Document extract |
============
Kazakhstan participated in the Turkvision Song Contest 2013 in Eskişehir, Turkey. The song "Birlikpen alǵa" performed by  was selected as the Kazakhstani entry for the contest in a national final.

Before Turkvision

National final 
Kazakhstan organised a national final held on 24 November 2013 to select their entry for the contest. The selection was broadcast live on Astana TV. 16 artists and songs participated in the selection, and the winner was decided by SMS voting. The contest was won by the song "Birlikpen alǵa", composed by Batır Baynazarov, written by Serjan Bakıtjan and performed by Rin'go.

Artist and song information

Rin'go
Rin'go is a Kazakhstani pop group, consisting of members Batır Baynazarov, Daniyar Otegen, Ayan Birbaev, and Adiljan Umarov. The group represented Kazakhstan in the Turkvision Song Contest 2013 with the song "Birlikpen alǵa". They represented Kazakhstan in New Wave 2007, held in Jūrmala, Latvia, placing 4th with 302 points, and represented Kazakhstan in the 2011 edition of Crimea Music Fest. In 2014, the group won the "Astana's star" award in the "Best men's group" category.
============
Set tasks |
a) Answer these questions about the Kazakhstan Turkvision text:
(i) On what date was the national final held?
(ii) On which channel was the selection broadcast live?
(iii) What place did Rin'go take at New Wave 2007?
b) Transcribe the Kazakhstan Turkvision text from "Kazakhstan participated in" to "performed by Rin'go.".
c) Go on with the Kazakhstan Turkvision text, picking up after its final sentence.

Record excerpts |
============
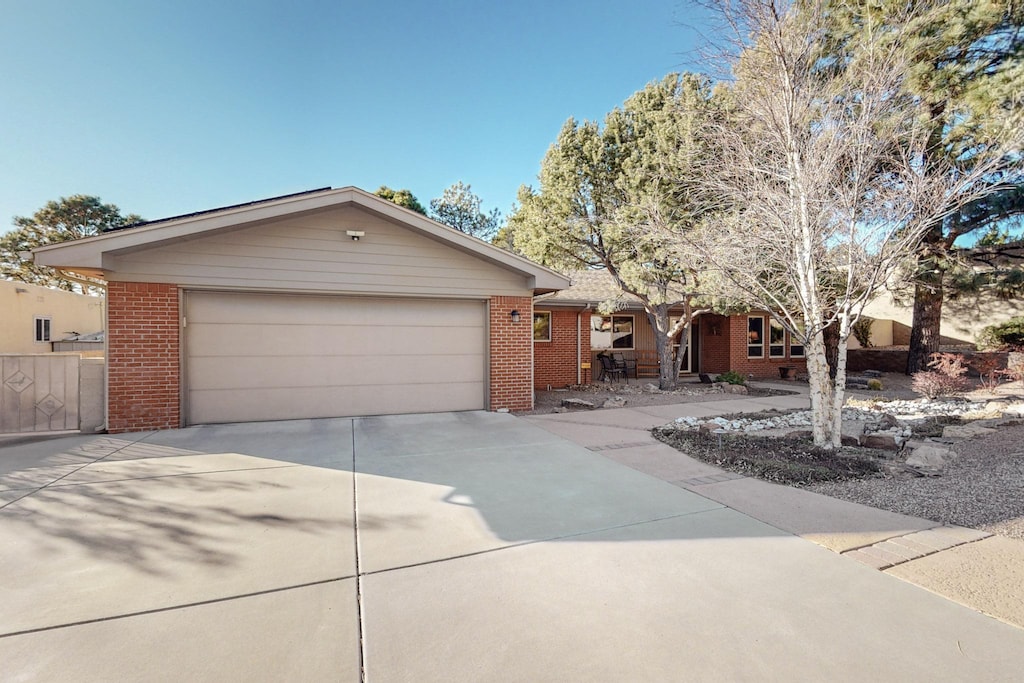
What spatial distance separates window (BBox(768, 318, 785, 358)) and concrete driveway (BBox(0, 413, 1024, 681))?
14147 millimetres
============
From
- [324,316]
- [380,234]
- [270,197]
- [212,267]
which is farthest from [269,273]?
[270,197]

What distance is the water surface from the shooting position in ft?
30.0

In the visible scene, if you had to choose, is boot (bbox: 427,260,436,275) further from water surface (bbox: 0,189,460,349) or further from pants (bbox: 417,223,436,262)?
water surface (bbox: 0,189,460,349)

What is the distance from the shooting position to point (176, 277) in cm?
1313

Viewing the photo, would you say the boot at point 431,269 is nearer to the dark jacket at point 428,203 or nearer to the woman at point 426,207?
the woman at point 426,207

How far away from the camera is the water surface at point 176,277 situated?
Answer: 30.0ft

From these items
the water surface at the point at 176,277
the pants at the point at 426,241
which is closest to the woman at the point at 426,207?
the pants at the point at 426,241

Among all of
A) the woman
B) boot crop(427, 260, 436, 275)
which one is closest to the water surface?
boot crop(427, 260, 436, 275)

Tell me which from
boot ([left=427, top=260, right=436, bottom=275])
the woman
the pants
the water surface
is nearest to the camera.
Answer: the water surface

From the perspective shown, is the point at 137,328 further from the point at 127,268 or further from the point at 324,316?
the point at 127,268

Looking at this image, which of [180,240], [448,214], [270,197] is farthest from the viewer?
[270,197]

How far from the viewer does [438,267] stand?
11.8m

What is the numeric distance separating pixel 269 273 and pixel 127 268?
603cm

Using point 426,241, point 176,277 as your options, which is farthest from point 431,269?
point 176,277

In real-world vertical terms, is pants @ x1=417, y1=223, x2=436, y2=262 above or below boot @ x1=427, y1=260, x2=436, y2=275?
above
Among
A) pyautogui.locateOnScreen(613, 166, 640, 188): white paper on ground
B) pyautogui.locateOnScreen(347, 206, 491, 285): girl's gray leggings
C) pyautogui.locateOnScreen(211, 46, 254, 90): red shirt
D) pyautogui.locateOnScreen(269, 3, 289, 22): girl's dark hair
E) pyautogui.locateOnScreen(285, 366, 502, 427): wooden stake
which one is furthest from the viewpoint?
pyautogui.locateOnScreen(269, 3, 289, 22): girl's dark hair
============
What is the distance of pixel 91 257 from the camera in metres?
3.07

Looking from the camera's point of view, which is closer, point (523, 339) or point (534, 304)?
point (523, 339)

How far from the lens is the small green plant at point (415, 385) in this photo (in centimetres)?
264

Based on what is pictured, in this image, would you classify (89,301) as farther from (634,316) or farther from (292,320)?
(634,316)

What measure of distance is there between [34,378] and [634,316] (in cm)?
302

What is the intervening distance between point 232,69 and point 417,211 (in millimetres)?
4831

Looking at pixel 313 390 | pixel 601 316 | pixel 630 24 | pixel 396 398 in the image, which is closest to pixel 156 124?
============
Task responses |
a)
(i) 24 November 2013
(ii) Astana TV
(iii) 4th, with 302 points

b)
Kazakhstan participated in the Turkvision Song Contest 2013 in Eskişehir, Turkey. The song "Birlikpen alǵa" performed by  was selected as the Kazakhstani entry for the contest in a national final.

Before Turkvision

National final 
Kazakhstan organised a national final held on 24 November 2013 to select their entry for the contest. The selection was broadcast live on Astana TV. 16 artists and songs participated in the selection, and the winner was decided by SMS voting. The contest was won by the song "Birlikpen alǵa", composed by Batır Baynazarov, written by Serjan Bakıtjan and performed by Rin'go.

c)
At Turkvision

Semi-final
Kazakhstan performed 11th in the semi-final on 19 December 2013, and qualified for the final.

Final
Kazakhstan performed 4th in the final on 21 December 2013, placing 9th in a field of 12 countries with 178 points.

After Turkvision
At a press conference in Almaty on 25 December 2013, Rin'go and producer Alua Konorova expressed their dissatisfaction with the voting mechanism, criticising the lack of SMS voting and the use of juries from outside the world of showbusiness, and with the "poor" quality of the technical equipment. Kazakhstan had considered appealing the results, but ultimately did not do so.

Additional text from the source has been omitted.